--- Задание 1 ---
Перескажите в двух предложениях отрывок о Симонове и пьесе Хикмета.
--- Задание 2 ---
Согласуются ли с отрывком о Симонове и пьесе Хикмета утверждения (а), (б) и (в)? Для каждого ответьте «да» или «нет» и приведите решающие слова отрывка в точных кавычках. (а) Симонов сообщил Хикмету, что дополнительные замечания исходят «сверху». (б) Симонов читал пьесу в верстке. (в) По словам Симонова, настоящих гусей и поросят в витринах нет из-за глупости директоров магазинов.
--- Задание 3 ---
Подхватите отрывок о Симонове и пьесе Хикмета и напишите продолжение, которое начинается сразу после его последнего предложения.

--- Отрывок ---
Четыре Я Константина Симонова — страница 53 из 108

Заклинал Поликарпова прислушаться к его, Симонова, словам: «Я тебя лично очень люблю и очень уважаю и считаю своим другом, и именно это не позволяет мне кривить душой перед тобой». Уверял его в том, что «Хикмет обязательно сделает и учтет все то, что он посоветовал ему, но после этого мы можем и должны напечатать пьесу».

Хикмету он не признался, что дополнительные замечания, которые он вынужден был сделать как бы от своего имени, подсказаны «сверху». Инстинкт бывалого уже редактора, который хочет не отфутболить под благовидным предлогом, а напечатать спорную вещь, подсказывал ему, что хотя бы из психологических соображений он должен взять это на себя: «Прежде всего сейчас, когда я прочел пьесу уже в верстке, мне кажется, что те некоторые дружеские советы, которые содержались в моем прошлом письме, были на пользу дела. Это во-первых. А во-вторых, внимательно прочитав пьесу, теперь уже в верстке, с карандашом в руках, хочу посоветовать тебе сделать некоторые сокращения. Кроме того, в ней есть места, на мой взгляд, художественно неудачные и два-три места, где стоит подумать над лучшим решением». Воспроизводя замечания «товарищей из ЦК», но выдавая их за свои, он предлагает Назыму, например, не смеяться над глупыми директорами московских магазинов, которые выставляют в витринах гусей и поросят из папье-маше: «К сожалению, у нас в Москве, а особенно за ее пределами, мы еще год или, может быть, два не сможем выставлять настоящих гусей и поросят — и не по глупости директоров магазинов, а потому что их пока нет и без крутого подъема животноводства пока некоторое время не будет. Так над чем же тут, в сущности, смеяться?»

--- Блок данных ---
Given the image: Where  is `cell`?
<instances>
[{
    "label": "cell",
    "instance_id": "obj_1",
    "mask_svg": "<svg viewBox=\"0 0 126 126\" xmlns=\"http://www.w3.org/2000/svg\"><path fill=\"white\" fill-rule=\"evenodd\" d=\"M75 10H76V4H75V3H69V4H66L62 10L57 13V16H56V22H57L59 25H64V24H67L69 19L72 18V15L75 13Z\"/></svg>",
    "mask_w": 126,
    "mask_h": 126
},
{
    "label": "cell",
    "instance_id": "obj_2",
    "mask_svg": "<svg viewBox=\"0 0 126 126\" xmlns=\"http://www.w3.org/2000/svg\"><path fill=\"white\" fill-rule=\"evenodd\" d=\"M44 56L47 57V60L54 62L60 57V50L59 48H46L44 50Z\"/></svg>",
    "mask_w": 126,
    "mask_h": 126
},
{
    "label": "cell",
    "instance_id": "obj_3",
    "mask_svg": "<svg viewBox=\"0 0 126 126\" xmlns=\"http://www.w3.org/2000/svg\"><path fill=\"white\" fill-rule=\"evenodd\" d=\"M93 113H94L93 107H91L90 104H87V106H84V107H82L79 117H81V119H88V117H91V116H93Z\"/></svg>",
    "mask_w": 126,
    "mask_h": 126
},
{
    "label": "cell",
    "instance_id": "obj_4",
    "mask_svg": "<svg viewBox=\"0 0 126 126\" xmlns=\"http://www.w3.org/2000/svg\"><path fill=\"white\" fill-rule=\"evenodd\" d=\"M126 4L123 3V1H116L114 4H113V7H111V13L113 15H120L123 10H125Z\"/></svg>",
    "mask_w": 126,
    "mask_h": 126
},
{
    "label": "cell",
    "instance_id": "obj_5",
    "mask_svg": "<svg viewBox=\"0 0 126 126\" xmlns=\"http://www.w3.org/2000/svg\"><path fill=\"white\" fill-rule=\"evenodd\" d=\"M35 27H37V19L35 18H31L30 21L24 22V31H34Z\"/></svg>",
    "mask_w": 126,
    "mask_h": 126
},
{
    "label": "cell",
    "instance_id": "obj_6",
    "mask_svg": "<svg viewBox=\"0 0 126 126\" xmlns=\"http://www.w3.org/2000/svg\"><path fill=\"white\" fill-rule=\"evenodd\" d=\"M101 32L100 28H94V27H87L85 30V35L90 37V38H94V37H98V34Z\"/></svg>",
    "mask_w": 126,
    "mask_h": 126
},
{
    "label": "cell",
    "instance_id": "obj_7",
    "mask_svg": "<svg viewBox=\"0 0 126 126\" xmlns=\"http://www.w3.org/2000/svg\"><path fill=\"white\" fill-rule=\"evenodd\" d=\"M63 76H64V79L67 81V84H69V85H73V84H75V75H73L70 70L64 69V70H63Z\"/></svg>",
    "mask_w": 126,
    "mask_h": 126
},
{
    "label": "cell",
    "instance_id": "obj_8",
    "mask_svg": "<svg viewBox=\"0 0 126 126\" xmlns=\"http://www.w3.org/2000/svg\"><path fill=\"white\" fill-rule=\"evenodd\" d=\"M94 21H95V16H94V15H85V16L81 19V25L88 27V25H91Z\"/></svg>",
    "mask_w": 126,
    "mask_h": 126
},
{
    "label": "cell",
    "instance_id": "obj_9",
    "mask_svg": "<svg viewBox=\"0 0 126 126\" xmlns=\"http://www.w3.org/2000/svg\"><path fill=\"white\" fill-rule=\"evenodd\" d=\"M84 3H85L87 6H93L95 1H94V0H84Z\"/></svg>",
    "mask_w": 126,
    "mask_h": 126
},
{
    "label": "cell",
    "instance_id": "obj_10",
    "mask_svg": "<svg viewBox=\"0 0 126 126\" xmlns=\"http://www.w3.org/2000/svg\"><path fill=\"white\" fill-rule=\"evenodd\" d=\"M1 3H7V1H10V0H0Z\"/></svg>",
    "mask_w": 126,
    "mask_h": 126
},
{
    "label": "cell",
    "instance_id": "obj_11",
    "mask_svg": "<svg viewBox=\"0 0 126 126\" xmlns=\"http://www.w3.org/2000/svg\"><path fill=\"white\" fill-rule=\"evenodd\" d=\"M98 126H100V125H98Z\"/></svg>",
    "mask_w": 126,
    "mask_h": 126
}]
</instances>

--- Ответ 1 ---
Симонов заклинал Поликарпова прислушаться к его словам и уверял, что Хикмет учтет все советы, после чего пьесу можно и должно напечатать. Хикмету же он не признался, что дополнительные замечания подсказаны «сверху», и, выдавая замечания «товарищей из ЦК» за свои, предложил, например, не смеяться над директорами московских магазинов, выставляющими в витринах гусей и поросят из папье-маше.

--- Ответ 2 ---
(а) Нет: «Хикмету он не признался, что дополнительные замечания, которые он вынужден был сделать как бы от своего имени, подсказаны «сверху»».
(б) Да: «когда я прочел пьесу уже в верстке».
(в) Нет: «и не по глупости директоров магазинов, а потому что их пока нет».

--- Ответ 3 ---
Пока он вел эту переписку, правдами и неправдами проталкивая на страницы журнала пьесу Хикмета, в редакционном портфеле продолжали лежать рукописи романов Дудинцева и Пастернака.

Впрочем, дудинцевский не лежал, а двигался... Машинописная рукопись превратилась постепенно в корректуру, корректура в верстку, верстка в сверку. Роман был на выходе, и К.М. уже предвкушал сенсацию.

Он никому не показывал и никуда не посылал эту рукопись, ни с кем не обсуждал ее, кроме членов редколлегии. Не вмешался, слава Богу, и Главлит, что дополнительно убеждало его в здоровом, партийном настрое произведения... Чем ближе подходил к своему появлению в свет «Не хлебом единым», тем яснее становилось ему, как поступить с «Доктором Живаго».

Он прекрасно представлял себе, какую бучу вызовет роман Дудинцева. Нет, не представлял, а предвкушал это, и уже видел себя и отвечающим по телефону, и пишущим письма, и дающим интервью, и выступающим на различных писательских форумах и читательских конференциях, где под аплодисменты большинства он будет отстаивать перед самыми «упертыми» справедливость и необходимость решения, принятого редколлегией «Нового мира».

Точно так же он ни минуты не колебался в своем отношении к «Доктору Живаго», когда перевернул последнюю страницу рукописи.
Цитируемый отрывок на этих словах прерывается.